Strangely, the insulating case you sepecified doen't ship to my address but this one does:



Declan
 
Last edited:
I do see what looks like a rectangular piece of plastic but the nut/bolt kind of made me question what I was looking at until I looked at Nigel's response above. There must be an insulated washer going through the die cast case so as not to make it electrically connected to the case.

It's all a learning curve.

Declan
If you think there's an insulator there, then just test it with a multimeter on ohms - it shouldn't read from tab to enclosure.

Heat sinks are simply radiators, they radiate the heat to the air around them - plenty of fins makes them much better, as does blowing air through the fins. But even a plain diecast case like that will greatly increase the capability of the rectifier, on it's own it will easily over heat.
 
If you think there's an insulator there, then just test it with a multimeter on ohms - it shouldn't read from tab to enclosure.

Heat sinks are simply radiators, they radiate the heat to the air around them - plenty of fins makes them much better, as does blowing air through the fins. But even a plain diecast case like that will greatly increase the capability of the rectifier, on it's own it will easily over heat.
Cheers Nigel.

Parts are on their way so once I put it all together I'll be able to test it. All I was going on was the third party video and circuit diagram but with the help from yourself and Sagor1, I now understand what is going on and for that, Thanks to both of you.

Declan
 
The insulator should be a flanged insulating bush though the diode tab, so the bolt is electrically connected to the case.

Insulating "kits" should have both parts, eg.
Hi rjenkinsgb.

I'm a little confused.

If the bolt is going through the flanged insulating bush, how is it 'electrically' connected to the case. Do you mean mechanically connected?

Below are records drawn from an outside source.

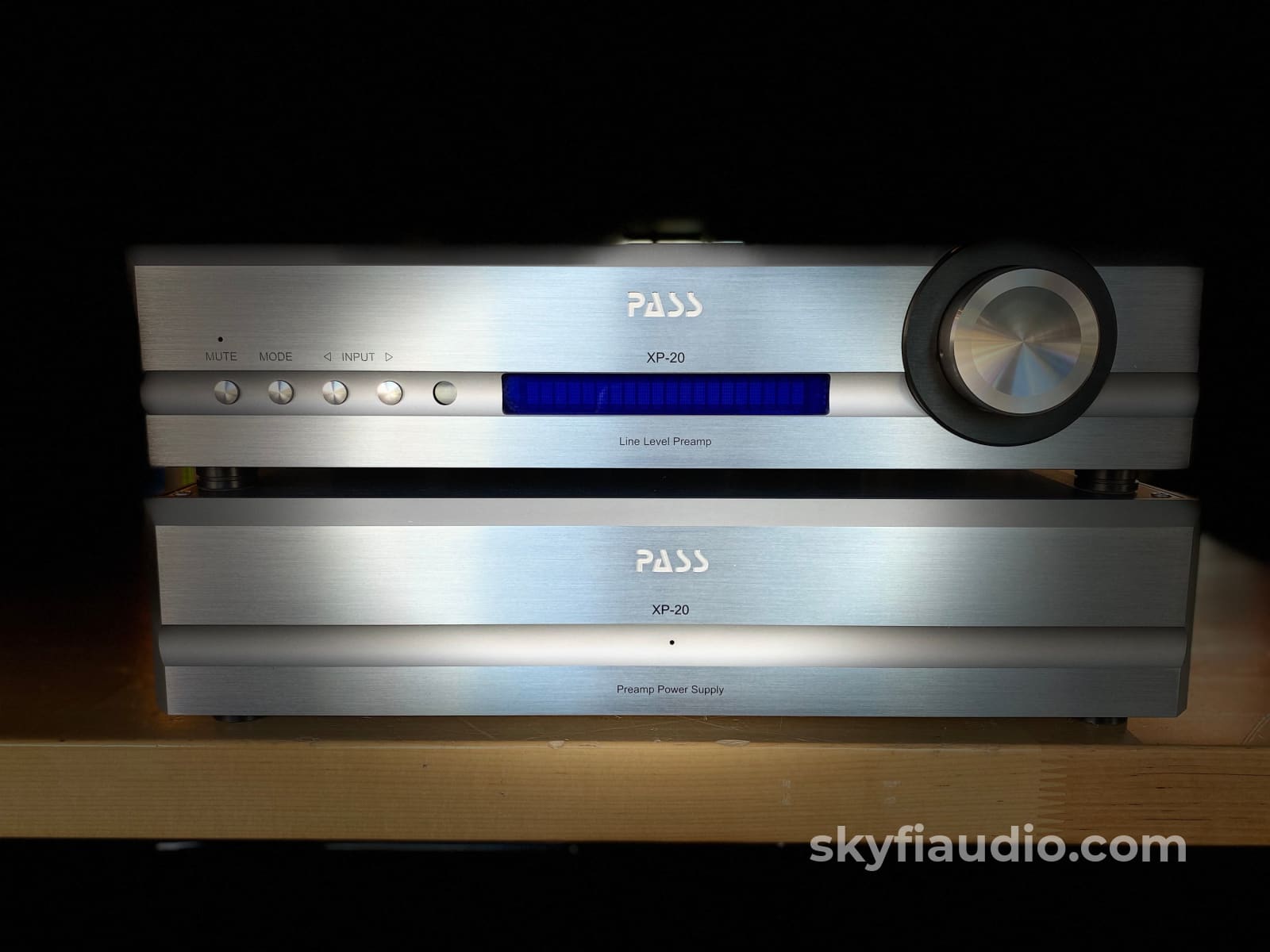 Pass Labs Xp20 Analogue Preamp - 2 Chassis Complete Preamplifier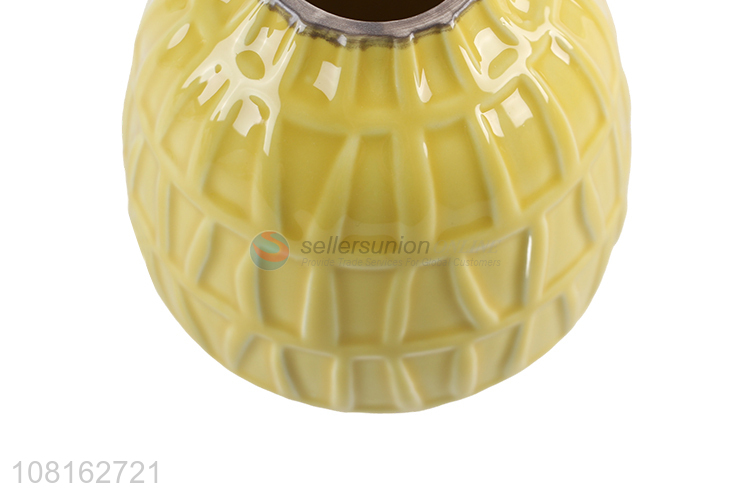 China supplier embossed ceramic flower vases for decoration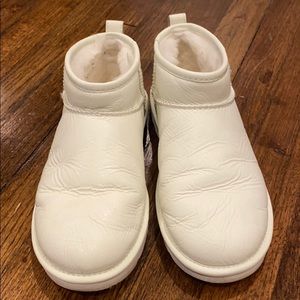 Ugg white size 8 ultra mini classic bootie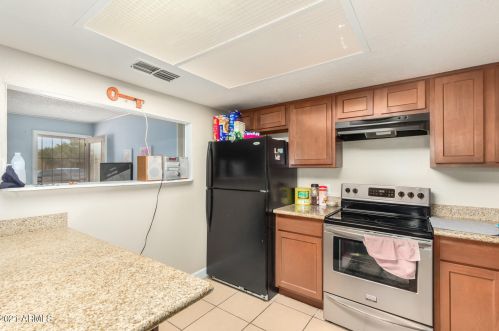 3026 75 Dr, Phoenix AZ 85033-3704 exterior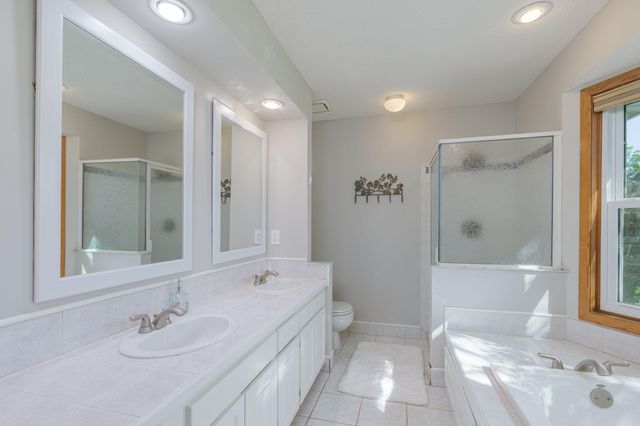 901 Southwind Drive, Burnsville, MN 55306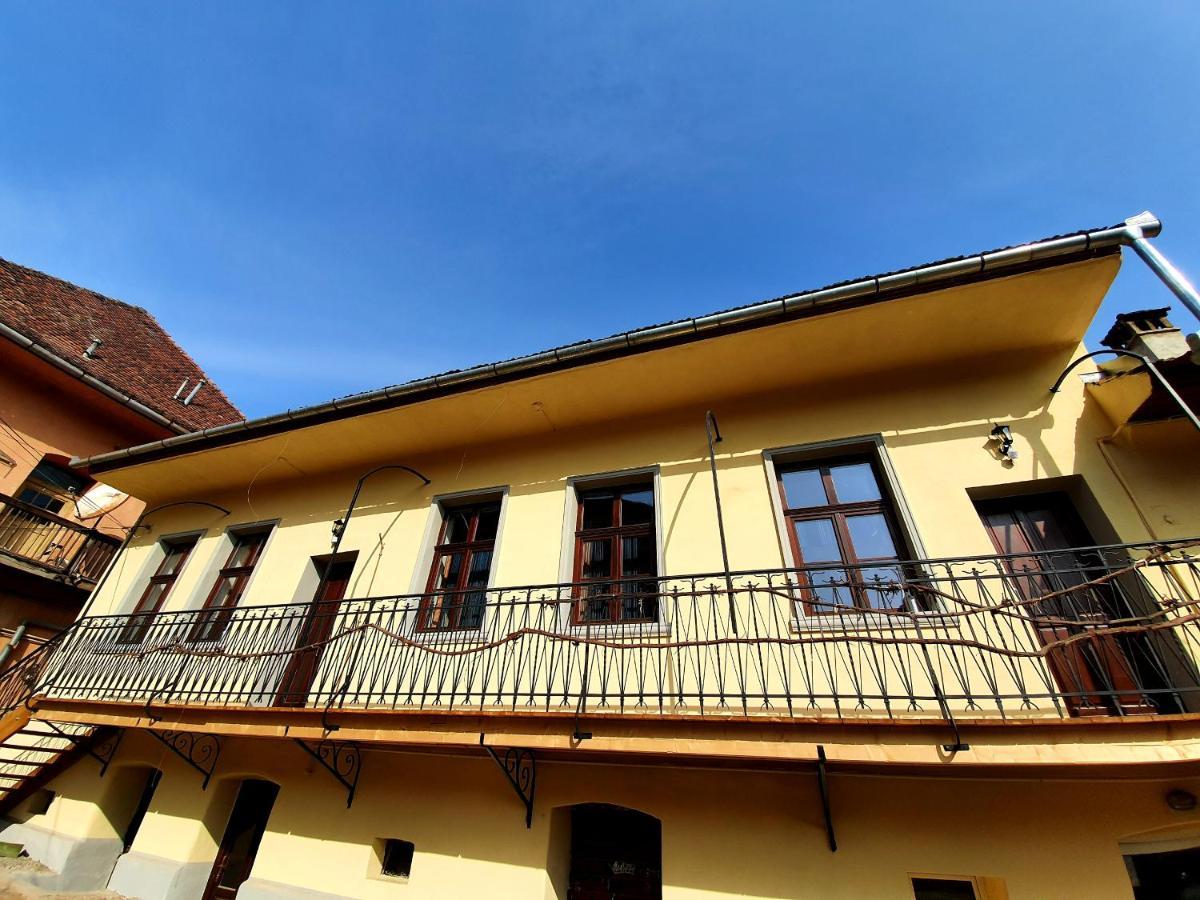 Maximus Apartments Sighişoara Eksteriør bilde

Once I fit the insulating kit and test it with a meter, going by what Nigel Goodwin has said, there should be no connectivity between tab and case - if I have fitted the insulating kit properly.

Declan
 
Hi rjenkinsgb.

I'm a little confused.

If the bolt is going through the flanged insulating bush, how is it 'electrically' connected to the case. Do you mean mechanically connected?

I think you've misunderstood him - the insulating bush is on the diode, so the bolt is electrically connected to the box but not to the diode. You 'could' put the bush on the case side, so the bolt is connected to the diode, and insulated from the case - but that would be silly - as the head of the bolt could accidentally be shorted to the case on the outside.

It's fairly universal that the insulating bush is on the component side - with occasional special case exceptions.

Once I fit the insulating kit and test it with a meter, going by what Nigel Goodwin has said, there should be no connectivity between tab and case - if I have fitted the insulating kit properly.

Declan
Exactly.
 
I think you've misunderstood him - the insulating bush is on the diode, so the bolt is electrically connected to the box but not to the diode. You 'could' put the bush on the case side, so the bolt is connected to the diode, and insulated from the case - but that would be silly - as the head of the bolt could accidentally be shorted to the case on the outside.

It's fairly universal that the insulating bush is on the component side - with occasional special case exceptions.


Exactly.
Ahh! Apologies.

I get what you and jenkinsgb means now. As the bolt is being passed through from the outside, metal on metal makes it part of the box so in effect, electrically connected.